A contract in which only one party makes a promise (Answer A) describes a unilateral contract, not a bilateral one β€” a classic real estate example of a unilateral contract is an option agreement, where the seller promises to sell but the buyer is not obligated to buy.

B

Both parties make promises to each other

Correct Answer
C

The contract must be in writing

The requirement that a contract be in writing (Answer C) describes the Statute of Frauds requirement applicable to real estate contracts, which is a separate legal concept entirely unrelated to whether a contract is bilateral or unilateral β€” both bilateral and unilateral contracts can be required to be in writing.

D

Performance is optional

A contract where performance is optional (Answer D) would not be a valid, enforceable contract at all, as it would lack the element of consideration and mutual obligation β€” no contract, bilateral or otherwise, allows a party to simply opt out of performance without legal consequence.

Why is this correct?

A bilateral contract (Answer B) is defined as one in which both parties exchange binding promises, creating mutual obligations that are enforceable against each party.

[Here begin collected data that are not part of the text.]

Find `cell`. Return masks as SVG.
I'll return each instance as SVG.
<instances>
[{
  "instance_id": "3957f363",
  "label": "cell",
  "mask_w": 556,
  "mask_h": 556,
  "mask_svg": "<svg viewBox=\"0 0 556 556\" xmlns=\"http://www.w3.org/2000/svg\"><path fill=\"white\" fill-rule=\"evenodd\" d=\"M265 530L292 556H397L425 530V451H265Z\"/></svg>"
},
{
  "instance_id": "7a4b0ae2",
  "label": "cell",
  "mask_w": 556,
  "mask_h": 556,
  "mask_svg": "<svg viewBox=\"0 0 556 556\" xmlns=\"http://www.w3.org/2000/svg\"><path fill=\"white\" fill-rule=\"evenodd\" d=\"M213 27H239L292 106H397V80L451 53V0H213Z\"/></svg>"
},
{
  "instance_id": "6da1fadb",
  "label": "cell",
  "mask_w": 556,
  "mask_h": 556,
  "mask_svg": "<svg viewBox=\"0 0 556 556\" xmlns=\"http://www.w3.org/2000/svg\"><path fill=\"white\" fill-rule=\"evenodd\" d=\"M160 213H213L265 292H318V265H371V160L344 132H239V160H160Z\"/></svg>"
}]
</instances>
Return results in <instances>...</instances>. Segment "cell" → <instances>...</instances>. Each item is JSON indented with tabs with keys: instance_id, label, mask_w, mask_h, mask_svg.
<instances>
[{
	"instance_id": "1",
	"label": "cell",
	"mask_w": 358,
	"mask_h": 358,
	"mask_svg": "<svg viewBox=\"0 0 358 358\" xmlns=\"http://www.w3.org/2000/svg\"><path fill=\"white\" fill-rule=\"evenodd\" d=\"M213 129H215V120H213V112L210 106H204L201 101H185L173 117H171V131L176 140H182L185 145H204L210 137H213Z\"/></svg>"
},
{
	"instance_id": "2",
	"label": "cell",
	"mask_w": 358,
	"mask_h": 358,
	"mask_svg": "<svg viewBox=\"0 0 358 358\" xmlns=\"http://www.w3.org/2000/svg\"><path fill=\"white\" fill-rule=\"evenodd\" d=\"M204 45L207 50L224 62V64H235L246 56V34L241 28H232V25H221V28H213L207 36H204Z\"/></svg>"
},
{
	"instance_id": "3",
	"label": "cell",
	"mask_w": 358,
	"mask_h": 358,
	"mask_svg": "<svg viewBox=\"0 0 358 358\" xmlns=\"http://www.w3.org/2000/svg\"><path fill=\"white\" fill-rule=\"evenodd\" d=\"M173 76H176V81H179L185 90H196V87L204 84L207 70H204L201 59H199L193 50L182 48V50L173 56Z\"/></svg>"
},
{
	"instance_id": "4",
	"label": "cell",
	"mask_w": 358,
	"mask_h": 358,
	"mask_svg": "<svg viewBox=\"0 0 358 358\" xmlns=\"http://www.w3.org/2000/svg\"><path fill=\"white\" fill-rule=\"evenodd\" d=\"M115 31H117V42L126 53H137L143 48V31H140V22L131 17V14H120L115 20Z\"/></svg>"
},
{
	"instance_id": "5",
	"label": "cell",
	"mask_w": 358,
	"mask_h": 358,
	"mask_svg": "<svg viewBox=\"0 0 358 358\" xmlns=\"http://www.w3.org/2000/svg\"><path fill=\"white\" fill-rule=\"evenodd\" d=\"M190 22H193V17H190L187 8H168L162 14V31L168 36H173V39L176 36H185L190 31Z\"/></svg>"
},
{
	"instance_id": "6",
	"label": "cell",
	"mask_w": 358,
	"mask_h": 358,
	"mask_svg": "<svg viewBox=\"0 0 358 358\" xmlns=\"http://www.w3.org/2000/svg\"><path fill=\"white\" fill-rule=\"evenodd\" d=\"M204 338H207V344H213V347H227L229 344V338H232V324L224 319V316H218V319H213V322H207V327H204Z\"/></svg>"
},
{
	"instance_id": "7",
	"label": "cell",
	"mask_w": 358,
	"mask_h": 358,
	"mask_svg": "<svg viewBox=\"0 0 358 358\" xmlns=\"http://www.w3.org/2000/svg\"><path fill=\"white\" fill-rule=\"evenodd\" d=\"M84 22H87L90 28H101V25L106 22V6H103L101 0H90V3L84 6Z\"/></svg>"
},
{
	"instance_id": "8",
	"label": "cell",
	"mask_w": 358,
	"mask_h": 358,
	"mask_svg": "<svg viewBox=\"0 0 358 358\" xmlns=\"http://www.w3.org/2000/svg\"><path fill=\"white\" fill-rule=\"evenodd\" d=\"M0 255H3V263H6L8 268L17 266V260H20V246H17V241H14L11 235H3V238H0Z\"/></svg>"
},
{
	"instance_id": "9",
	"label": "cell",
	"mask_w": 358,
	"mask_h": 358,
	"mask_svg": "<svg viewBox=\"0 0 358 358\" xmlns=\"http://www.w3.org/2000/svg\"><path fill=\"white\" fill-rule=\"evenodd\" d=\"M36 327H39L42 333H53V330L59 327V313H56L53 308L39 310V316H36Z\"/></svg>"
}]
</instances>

In a standard real estate purchase agreement, the seller promises to convey marketable title and deliver possession, while the buyer promises to pay the agreed purchase price β€” these reciprocal promises form the bilateral structure. This mutual enforceability is what distinguishes a purchase agreement from a unilateral contract such as an open listing, where only the broker's performance (finding a buyer) triggers the seller's obligation to pay a commission.